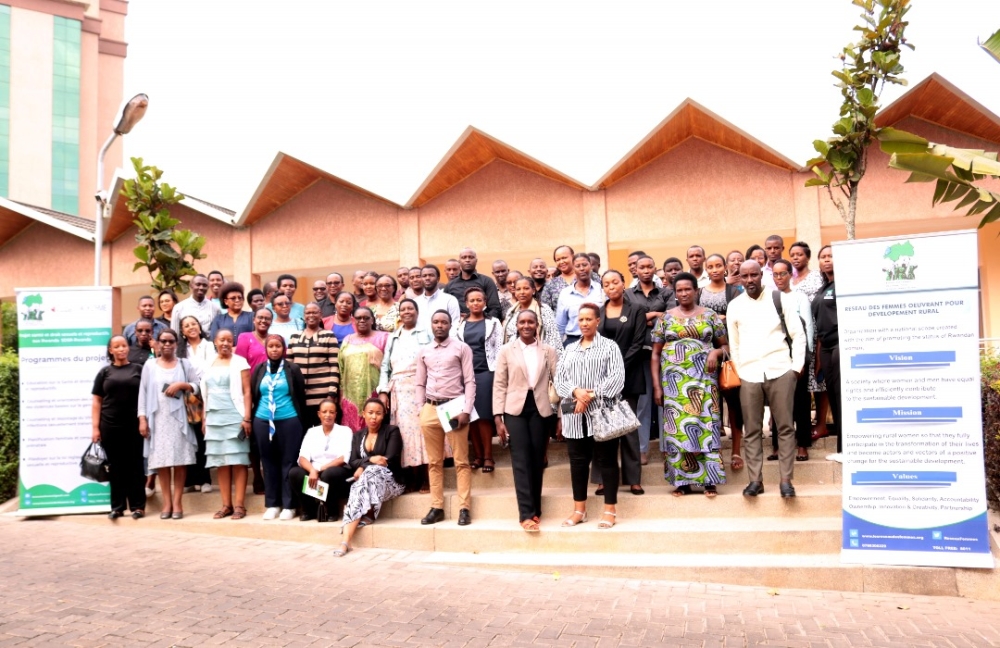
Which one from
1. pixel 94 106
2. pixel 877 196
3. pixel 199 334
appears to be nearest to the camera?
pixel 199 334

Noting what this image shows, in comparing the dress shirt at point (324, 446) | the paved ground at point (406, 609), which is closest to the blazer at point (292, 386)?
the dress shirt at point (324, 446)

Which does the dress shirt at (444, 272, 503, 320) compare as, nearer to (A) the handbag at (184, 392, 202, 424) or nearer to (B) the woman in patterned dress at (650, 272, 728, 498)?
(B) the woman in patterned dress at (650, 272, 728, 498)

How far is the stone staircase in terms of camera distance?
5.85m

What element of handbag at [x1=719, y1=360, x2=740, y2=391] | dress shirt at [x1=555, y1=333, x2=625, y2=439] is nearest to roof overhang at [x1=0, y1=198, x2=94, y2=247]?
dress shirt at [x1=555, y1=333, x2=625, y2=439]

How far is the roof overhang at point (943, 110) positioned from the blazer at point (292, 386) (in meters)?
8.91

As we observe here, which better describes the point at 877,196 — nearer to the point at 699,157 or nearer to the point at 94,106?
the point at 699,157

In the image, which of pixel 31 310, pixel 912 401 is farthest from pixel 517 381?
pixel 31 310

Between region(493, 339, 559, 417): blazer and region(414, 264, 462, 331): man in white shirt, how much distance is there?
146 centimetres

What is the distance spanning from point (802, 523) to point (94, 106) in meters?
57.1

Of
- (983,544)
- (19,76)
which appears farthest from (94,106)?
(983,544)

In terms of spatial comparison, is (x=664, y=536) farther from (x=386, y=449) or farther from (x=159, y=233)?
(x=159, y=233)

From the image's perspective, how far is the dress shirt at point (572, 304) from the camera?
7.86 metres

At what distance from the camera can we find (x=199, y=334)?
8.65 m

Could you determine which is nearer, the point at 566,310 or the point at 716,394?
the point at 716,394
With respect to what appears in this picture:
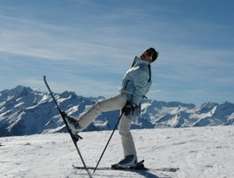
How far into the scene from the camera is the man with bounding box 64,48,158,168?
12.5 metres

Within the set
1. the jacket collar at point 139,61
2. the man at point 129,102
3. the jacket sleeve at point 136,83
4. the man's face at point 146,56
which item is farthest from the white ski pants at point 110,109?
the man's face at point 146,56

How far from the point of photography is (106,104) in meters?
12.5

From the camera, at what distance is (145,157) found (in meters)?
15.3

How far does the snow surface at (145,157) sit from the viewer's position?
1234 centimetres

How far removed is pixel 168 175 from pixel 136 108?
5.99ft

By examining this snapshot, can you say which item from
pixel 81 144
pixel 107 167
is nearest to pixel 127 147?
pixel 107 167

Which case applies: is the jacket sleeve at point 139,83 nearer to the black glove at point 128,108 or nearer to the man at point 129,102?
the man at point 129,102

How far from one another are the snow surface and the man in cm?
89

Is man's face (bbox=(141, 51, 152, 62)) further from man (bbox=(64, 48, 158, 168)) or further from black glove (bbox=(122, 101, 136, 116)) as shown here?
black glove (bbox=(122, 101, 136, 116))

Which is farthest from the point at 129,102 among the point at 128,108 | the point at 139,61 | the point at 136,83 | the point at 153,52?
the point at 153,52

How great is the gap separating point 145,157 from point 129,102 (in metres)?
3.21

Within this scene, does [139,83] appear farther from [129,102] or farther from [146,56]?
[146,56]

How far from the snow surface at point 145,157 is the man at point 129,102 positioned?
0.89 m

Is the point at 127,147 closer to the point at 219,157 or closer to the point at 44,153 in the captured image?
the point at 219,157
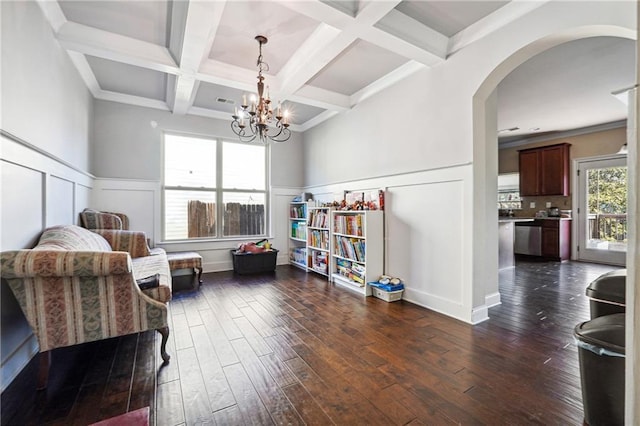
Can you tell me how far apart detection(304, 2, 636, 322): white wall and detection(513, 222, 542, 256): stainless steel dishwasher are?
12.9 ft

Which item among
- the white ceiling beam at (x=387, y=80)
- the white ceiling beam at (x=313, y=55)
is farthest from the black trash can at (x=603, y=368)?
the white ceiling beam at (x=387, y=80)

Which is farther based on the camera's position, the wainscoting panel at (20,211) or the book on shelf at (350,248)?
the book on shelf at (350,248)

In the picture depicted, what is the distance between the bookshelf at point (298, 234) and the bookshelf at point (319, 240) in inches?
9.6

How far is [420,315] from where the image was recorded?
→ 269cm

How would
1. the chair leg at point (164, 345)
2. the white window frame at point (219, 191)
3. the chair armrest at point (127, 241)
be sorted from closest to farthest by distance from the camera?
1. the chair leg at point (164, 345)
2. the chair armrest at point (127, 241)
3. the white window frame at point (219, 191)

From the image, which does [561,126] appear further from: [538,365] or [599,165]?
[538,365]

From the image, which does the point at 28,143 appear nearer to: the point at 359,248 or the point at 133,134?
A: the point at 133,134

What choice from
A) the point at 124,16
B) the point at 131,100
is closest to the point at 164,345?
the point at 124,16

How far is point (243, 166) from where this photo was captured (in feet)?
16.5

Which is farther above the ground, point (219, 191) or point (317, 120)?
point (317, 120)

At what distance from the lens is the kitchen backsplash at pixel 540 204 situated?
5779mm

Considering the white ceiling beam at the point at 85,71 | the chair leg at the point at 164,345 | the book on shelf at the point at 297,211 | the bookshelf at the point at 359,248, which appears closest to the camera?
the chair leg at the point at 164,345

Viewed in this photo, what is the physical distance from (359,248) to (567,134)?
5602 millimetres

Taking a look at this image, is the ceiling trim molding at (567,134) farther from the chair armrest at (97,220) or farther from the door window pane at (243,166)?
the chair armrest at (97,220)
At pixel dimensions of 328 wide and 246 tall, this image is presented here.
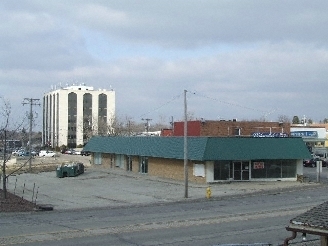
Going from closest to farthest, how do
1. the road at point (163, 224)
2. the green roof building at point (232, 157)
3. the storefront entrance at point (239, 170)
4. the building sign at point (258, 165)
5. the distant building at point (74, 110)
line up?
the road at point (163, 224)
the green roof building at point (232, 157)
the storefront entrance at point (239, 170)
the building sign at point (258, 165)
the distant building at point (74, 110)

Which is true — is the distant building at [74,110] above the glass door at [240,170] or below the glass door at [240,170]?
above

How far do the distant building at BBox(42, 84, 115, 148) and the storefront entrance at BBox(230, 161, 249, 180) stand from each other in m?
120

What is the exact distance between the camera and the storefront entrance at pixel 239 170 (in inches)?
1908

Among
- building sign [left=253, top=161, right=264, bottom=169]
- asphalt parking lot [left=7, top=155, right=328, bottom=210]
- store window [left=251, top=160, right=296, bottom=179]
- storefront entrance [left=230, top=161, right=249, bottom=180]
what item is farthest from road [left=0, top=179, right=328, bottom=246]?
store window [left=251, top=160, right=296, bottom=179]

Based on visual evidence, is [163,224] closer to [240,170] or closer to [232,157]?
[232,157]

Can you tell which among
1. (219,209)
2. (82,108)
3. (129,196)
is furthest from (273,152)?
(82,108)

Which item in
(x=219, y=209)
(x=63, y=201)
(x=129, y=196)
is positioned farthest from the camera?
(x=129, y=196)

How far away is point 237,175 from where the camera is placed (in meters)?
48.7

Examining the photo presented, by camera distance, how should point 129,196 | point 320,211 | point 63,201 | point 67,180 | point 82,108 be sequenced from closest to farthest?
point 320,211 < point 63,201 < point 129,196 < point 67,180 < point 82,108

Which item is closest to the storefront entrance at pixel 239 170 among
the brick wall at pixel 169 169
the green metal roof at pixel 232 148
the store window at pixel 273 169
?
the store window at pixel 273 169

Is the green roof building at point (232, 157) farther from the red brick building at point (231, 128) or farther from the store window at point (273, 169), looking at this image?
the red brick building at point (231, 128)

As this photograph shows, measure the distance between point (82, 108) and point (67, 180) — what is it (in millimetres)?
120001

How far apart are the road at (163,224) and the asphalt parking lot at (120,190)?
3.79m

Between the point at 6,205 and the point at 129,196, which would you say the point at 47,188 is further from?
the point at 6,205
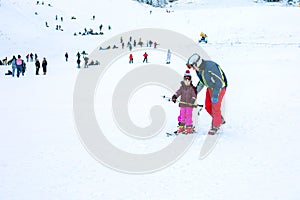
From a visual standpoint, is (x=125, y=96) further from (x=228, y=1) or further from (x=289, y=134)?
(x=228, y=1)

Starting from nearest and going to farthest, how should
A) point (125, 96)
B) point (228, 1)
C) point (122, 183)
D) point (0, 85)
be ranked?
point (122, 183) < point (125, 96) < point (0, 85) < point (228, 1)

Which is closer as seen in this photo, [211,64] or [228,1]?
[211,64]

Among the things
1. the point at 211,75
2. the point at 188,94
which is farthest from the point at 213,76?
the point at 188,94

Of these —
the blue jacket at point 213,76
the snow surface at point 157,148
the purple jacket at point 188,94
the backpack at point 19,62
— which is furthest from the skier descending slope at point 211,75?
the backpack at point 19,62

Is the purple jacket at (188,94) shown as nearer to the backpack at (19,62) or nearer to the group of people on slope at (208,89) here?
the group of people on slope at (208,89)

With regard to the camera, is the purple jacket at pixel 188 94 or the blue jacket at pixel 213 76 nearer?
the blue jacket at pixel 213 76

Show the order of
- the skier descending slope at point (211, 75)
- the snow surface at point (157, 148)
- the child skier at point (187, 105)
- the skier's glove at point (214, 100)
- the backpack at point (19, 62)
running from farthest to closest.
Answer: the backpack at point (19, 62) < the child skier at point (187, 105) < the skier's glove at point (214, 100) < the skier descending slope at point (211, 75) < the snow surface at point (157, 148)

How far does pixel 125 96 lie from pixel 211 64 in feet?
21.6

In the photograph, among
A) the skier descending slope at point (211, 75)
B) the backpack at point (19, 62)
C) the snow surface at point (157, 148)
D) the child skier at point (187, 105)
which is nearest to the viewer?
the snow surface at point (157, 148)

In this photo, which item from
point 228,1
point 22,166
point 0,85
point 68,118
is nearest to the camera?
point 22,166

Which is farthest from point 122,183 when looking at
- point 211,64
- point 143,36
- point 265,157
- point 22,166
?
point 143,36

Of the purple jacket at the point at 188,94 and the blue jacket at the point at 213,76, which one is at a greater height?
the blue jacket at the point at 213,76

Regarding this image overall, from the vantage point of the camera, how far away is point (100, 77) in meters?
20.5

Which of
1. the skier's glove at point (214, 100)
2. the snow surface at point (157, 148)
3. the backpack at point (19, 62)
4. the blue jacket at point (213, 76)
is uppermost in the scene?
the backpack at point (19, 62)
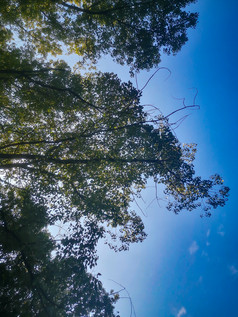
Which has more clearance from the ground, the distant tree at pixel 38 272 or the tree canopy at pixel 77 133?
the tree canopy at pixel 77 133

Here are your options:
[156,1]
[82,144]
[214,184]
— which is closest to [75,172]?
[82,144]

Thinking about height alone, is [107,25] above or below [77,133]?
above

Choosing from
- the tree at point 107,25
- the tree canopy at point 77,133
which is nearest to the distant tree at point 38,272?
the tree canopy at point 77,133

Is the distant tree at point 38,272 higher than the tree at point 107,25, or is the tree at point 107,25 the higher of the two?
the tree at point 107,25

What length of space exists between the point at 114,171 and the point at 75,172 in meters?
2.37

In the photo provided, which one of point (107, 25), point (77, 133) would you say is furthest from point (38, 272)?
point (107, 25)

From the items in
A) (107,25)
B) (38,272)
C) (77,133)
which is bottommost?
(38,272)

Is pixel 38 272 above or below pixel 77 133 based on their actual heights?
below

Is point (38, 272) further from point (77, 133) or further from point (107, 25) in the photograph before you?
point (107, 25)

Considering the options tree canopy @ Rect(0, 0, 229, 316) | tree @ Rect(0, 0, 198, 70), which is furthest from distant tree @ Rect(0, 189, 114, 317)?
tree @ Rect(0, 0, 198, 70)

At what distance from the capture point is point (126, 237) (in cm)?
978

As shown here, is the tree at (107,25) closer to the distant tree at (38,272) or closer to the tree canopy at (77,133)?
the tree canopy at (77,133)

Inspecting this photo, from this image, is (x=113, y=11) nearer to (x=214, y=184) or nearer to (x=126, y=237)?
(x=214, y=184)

[Task to carry out]: Print exactly the lines from the one with "From the items in" through the end of the data, inclusive.

[Output of the exercise]:
From the items in
A) (107,25)
B) (38,272)
C) (77,133)
which is bottommost?
(38,272)

Is pixel 38 272 above or below pixel 77 133 based on their actual heights?
below

Is point (38, 272) further from point (77, 133) or further from point (107, 25) in the photograph before you?
point (107, 25)

Considering the options tree canopy @ Rect(0, 0, 229, 316) | tree @ Rect(0, 0, 198, 70), which is furthest from distant tree @ Rect(0, 189, 114, 317)?
tree @ Rect(0, 0, 198, 70)

At what distance from the capture point is point (126, 237) (in cm)?
978

As shown here, is the tree at (107,25) closer to the distant tree at (38,272) or closer to the tree canopy at (77,133)?
the tree canopy at (77,133)

Inspecting this photo, from this image, is (x=113, y=11) nearer to (x=214, y=184) or nearer to (x=126, y=237)?
(x=214, y=184)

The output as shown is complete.